- _PROBLEM DETAILS_: Reproduce the mailing-list message on semaphores for daemon wakeup below in full, word for word.

- _SOURCE PASSAGE_:
## START

From: Daniel Phillips <phillips@innominate.de>
To: Tim Wright <timw@splhi.com>, linux-kernel@vger.kernel.org
Subject: Re: [RFC] Semaphores used for daemon wakeup
Date: Wed, 20 Dec 2000 02:34:56 +0100 [thread overview]
Message-ID: <3A400CC0.8F21D000@innominate.de> (raw)
In-Reply-To: <0012171922570J.00623@gimli> <20001218193405.A24041@scutter.internal.splhi.com> <3A3F5E74.3F1988AB@innominate.de> <20001219080759.A24812@scutter.internal.splhi.com>
Tim Wright wrote:
>
> Hi Daniel,
> On Tue, Dec 19, 2000 at 02:11:16PM +0100, Daniel Phillips wrote:
> [...]
> > I'm curious, is my method of avoiding the deadlock race the same as
> > yours? My solution is to keep a count of tasks that 'intend' to take
> > the down():
> >
> > atomic_inc(&bdflush_waiters);
> > up(&bdflush_request);
> > down(&bdflush_waiter);
> >
> > so that bdflush will issue the correct number of up's even if the waiter
> > has not yet gone to sleep. IOW, is your approach in DYNIX the same only
> > in spirit, or in detail?
> >
> > --
> > Daniel
>
> OK,
> this is not how we generally would achieve the goal, although the approach
> looks valid. We have a number of primitives available that are not currently
> used in Linux (unless I'm losing my eyesight :-)
> We use p_sema, and v_sema for down and up respectively (this was done many
> years ago, and the names are in deference to Edsger Dijkstra.

## END

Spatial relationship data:
## START

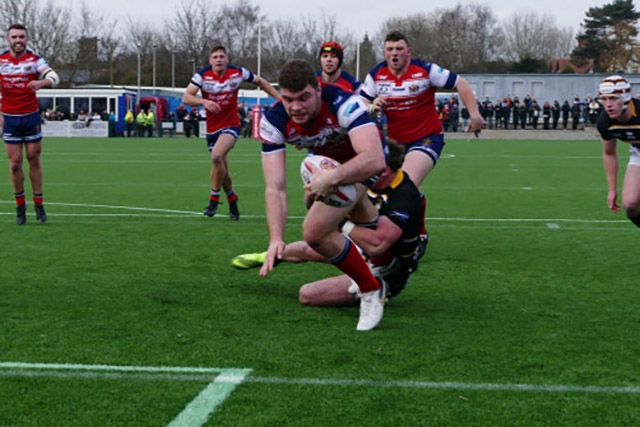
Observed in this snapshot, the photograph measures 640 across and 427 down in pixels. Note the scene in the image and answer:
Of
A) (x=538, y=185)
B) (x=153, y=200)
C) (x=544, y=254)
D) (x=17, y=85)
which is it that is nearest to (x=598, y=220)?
(x=544, y=254)

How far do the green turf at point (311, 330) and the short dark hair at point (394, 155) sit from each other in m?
1.00

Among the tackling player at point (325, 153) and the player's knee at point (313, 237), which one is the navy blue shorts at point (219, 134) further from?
the player's knee at point (313, 237)

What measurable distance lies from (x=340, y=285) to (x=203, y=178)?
1271 cm

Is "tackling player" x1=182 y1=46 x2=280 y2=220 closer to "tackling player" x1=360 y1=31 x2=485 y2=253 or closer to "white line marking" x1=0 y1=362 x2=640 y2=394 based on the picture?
"tackling player" x1=360 y1=31 x2=485 y2=253

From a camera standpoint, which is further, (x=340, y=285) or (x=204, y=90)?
(x=204, y=90)

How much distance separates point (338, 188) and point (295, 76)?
2.43 feet

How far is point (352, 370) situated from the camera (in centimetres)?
458

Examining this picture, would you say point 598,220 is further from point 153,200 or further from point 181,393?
point 181,393

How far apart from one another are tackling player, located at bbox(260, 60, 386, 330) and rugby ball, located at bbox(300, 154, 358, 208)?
69mm

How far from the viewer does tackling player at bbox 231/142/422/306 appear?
6113 millimetres

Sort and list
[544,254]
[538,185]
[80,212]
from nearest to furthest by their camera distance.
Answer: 1. [544,254]
2. [80,212]
3. [538,185]

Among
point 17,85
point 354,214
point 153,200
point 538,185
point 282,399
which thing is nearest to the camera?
point 282,399

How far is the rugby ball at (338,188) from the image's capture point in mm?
5316

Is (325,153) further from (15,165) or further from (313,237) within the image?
(15,165)
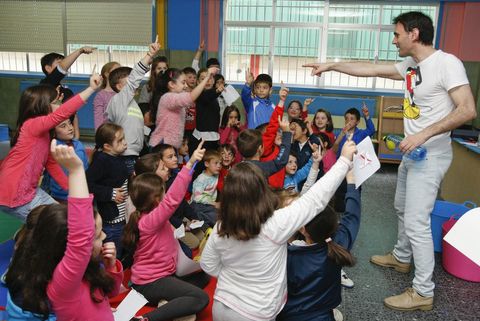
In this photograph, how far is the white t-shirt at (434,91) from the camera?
2.28 meters

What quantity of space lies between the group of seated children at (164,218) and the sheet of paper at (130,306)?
7 centimetres

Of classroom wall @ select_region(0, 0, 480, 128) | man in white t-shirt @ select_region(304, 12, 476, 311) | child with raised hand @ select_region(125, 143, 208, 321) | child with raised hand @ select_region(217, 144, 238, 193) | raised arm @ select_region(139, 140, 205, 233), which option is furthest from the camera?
classroom wall @ select_region(0, 0, 480, 128)

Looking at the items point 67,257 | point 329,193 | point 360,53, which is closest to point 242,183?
point 329,193

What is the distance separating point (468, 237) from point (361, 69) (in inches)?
80.8

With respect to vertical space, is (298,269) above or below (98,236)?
below

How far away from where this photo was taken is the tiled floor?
242 cm

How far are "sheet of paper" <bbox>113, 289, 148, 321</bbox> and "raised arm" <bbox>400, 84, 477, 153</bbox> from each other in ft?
5.29

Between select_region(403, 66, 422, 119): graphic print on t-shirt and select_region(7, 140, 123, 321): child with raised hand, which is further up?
select_region(403, 66, 422, 119): graphic print on t-shirt

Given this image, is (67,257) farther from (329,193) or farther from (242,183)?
(329,193)

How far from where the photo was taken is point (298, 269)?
72.0 inches

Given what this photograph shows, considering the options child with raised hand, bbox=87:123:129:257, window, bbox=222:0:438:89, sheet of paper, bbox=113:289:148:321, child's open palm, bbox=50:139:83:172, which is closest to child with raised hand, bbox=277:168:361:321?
sheet of paper, bbox=113:289:148:321

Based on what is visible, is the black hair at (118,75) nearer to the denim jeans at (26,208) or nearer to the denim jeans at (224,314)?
the denim jeans at (26,208)

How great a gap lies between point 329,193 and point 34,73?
751 cm

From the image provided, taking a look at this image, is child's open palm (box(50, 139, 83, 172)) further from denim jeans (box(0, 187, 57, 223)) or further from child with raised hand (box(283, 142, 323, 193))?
child with raised hand (box(283, 142, 323, 193))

## END

- _THE RESPONSE_:
From: Daniel Phillips <phillips@innominate.de>
To: Tim Wright <timw@splhi.com>, linux-kernel@vger.kernel.org
Subject: Re: [RFC] Semaphores used for daemon wakeup
Date: Wed, 20 Dec 2000 02:34:56 +0100 [thread overview]
Message-ID: <3A400CC0.8F21D000@innominate.de> (raw)
In-Reply-To: <0012171922570J.00623@gimli> <20001218193405.A24041@scutter.internal.splhi.com> <3A3F5E74.3F1988AB@innominate.de> <20001219080759.A24812@scutter.internal.splhi.com>
Tim Wright wrote:
>
> Hi Daniel,
> On Tue, Dec 19, 2000 at 02:11:16PM +0100, Daniel Phillips wrote:
> [...]
> > I'm curious, is my method of avoiding the deadlock race the same as
> > yours? My solution is to keep a count of tasks that 'intend' to take
> > the down():
> >
> > atomic_inc(&bdflush_waiters);
> > up(&bdflush_request);
> > down(&bdflush_waiter);
> >
> > so that bdflush will issue the correct number of up's even if the waiter
> > has not yet gone to sleep. IOW, is your approach in DYNIX the same only
> > in spirit, or in detail?
> >
> > --
> > Daniel
>
> OK,
> this is not how we generally would achieve the goal, although the approach
> looks valid. We have a number of primitives available that are not currently
> used in Linux (unless I'm losing my eyesight :-)
> We use p_sema, and v_sema for down and up respectively (this was done many
> years ago, and the names are in deference to Edsger Dijkstra.